• **Information provided**
-- Opening Marker --

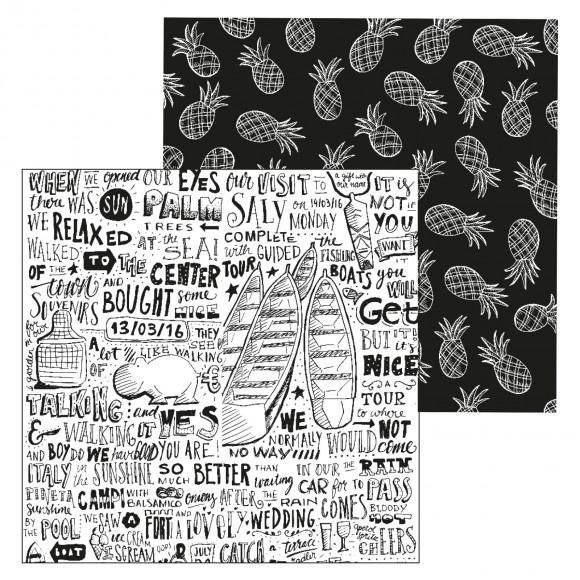 Paperfuel scrapbook papier 30,5x30,5cm 200g holiday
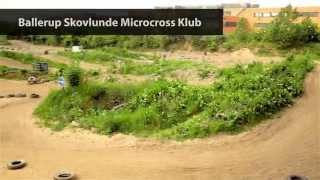 Ballerup Skovlunde Microscross Klub
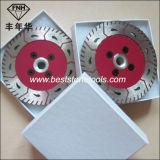 Lámina de sierra doble con brida Gct Lámina de sierra de brida (115-230mm)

-- Closing Marker --

• **What is required**
Wherever a picture appears in the data, please drop it and retype the rest exactly.

• **Solution**
 Paperfuel scrapbook papier 30,5x30,5cm 200g holiday
 Ballerup Skovlunde Microscross Klub
 Lámina de sierra doble con brida Gct Lámina de sierra de brida (115-230mm)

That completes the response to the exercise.